TASK TO COMPLETE:
Find and copy each line of the records where the string "burst" shows up.
━━ PROVIDED RECORDS
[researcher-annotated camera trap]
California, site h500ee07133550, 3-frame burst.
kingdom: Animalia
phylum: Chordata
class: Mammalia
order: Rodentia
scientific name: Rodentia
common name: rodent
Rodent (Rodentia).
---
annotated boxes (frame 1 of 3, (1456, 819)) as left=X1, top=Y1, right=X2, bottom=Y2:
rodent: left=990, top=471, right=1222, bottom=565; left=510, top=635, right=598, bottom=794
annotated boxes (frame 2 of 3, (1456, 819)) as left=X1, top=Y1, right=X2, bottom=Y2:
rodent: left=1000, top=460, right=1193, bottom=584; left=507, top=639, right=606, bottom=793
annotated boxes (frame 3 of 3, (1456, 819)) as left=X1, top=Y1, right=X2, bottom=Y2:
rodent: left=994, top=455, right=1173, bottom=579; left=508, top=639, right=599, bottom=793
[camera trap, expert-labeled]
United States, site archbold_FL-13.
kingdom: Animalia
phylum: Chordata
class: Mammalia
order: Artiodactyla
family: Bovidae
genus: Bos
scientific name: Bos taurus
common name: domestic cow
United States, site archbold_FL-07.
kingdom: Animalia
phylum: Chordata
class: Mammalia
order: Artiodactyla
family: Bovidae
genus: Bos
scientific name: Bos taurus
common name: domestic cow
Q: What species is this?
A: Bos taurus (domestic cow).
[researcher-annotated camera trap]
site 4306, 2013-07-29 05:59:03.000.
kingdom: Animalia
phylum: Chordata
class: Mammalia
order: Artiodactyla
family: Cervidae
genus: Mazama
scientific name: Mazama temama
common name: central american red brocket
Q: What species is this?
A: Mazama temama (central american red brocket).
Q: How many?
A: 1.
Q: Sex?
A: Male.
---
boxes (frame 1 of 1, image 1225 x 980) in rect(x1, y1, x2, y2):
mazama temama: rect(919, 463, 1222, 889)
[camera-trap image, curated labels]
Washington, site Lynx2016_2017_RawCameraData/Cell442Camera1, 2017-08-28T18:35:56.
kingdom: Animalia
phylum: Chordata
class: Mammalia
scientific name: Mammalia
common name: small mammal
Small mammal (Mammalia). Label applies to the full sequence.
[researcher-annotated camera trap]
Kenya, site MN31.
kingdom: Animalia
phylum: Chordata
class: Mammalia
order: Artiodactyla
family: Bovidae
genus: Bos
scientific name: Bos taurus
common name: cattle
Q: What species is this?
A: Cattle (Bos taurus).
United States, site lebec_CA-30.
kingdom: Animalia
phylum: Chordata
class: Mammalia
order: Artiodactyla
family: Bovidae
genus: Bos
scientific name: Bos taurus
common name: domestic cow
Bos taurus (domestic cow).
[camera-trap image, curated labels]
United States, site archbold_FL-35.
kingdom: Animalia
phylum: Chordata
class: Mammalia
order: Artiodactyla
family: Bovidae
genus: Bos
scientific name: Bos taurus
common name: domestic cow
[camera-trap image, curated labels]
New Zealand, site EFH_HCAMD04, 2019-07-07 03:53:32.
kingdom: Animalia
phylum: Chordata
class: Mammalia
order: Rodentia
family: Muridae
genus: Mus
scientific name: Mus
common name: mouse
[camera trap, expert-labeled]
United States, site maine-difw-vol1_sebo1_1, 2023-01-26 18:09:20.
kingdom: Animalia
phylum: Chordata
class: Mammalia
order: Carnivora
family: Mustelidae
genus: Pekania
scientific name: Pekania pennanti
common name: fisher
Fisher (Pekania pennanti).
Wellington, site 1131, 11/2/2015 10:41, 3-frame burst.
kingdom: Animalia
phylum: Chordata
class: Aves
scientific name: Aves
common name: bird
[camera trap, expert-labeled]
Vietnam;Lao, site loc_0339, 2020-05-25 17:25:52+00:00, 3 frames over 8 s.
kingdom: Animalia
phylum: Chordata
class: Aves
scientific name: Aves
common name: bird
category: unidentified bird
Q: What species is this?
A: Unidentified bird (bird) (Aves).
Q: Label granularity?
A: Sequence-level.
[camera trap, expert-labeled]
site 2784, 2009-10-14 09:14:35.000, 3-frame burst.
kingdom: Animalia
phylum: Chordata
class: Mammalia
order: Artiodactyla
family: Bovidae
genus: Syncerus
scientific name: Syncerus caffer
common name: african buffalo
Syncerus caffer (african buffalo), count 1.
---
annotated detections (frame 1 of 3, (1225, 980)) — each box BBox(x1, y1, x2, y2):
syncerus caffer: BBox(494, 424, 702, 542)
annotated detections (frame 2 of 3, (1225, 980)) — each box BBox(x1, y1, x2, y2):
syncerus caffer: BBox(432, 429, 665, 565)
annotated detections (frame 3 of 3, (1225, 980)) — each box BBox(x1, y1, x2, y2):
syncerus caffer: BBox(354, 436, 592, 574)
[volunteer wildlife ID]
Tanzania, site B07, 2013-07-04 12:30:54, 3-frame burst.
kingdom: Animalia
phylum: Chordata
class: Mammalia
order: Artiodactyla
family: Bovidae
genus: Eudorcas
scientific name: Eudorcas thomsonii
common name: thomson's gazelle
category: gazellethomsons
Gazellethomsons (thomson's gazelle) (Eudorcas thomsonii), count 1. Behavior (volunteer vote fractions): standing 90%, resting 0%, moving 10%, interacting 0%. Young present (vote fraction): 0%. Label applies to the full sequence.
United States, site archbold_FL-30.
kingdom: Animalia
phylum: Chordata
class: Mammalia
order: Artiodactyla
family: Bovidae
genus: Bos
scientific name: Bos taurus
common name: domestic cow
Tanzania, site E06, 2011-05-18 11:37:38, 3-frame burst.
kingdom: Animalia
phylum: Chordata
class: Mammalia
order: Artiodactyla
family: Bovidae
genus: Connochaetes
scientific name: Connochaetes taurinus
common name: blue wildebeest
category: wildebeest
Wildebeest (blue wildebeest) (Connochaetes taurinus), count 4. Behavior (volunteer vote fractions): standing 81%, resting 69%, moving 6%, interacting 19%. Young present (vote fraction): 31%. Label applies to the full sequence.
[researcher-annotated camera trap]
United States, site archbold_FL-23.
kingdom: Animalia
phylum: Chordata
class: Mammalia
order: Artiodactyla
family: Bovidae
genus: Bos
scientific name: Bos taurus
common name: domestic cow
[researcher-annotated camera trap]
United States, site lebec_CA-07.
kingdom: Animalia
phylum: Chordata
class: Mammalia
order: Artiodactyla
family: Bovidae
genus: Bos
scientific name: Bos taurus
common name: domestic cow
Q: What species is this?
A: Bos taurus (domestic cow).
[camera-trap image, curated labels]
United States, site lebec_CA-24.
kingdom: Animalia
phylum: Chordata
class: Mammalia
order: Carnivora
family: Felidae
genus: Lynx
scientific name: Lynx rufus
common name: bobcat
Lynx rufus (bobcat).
━━━━
RESPONSE TO THIS EXERCISE:
California, site h500ee07133550, 3-frame burst.
Wellington, site 1131, 11/2/2015 10:41, 3-frame burst.
site 2784, 2009-10-14 09:14:35.000, 3-frame burst.
Tanzania, site B07, 2013-07-04 12:30:54, 3-frame burst.
Tanzania, site E06, 2011-05-18 11:37:38, 3-frame burst.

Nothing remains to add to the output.